(Saved data entries)
::::
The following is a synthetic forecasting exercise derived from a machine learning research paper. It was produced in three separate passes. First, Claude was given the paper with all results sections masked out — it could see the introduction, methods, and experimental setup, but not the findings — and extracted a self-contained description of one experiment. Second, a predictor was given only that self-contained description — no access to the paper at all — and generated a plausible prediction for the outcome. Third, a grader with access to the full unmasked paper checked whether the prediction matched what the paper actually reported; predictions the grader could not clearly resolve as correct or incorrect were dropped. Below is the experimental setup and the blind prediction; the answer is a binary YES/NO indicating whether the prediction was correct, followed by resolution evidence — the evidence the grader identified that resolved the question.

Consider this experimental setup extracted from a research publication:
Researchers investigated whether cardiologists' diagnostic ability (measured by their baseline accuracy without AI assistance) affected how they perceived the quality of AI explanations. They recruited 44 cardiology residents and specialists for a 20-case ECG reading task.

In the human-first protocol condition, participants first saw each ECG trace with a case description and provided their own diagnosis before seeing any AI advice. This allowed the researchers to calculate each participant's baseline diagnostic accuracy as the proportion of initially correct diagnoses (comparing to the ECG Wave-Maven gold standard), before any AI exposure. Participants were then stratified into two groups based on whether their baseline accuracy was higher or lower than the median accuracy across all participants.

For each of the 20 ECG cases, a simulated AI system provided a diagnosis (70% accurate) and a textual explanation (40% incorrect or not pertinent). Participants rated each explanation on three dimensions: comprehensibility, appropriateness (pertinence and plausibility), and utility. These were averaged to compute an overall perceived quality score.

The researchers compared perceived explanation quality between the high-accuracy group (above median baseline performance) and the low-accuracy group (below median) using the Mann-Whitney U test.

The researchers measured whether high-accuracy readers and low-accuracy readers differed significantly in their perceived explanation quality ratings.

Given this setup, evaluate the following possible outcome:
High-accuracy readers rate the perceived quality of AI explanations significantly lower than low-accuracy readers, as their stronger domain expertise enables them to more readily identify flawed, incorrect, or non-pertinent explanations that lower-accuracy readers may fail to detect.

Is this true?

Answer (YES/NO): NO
::::
■ The task
Begin at the line above that has "Consider this experimental" and stop after the line that has "Researchers investigated whether", copying each line exactly and adding nothing else.

■ Written response
Consider this experimental setup extracted from a research publication:
Researchers investigated whether cardiologists' diagnostic ability (measured by their baseline accuracy without AI assistance) affected how they perceived the quality of AI explanations. They recruited 44 cardiology residents and specialists for a 20-case ECG reading task.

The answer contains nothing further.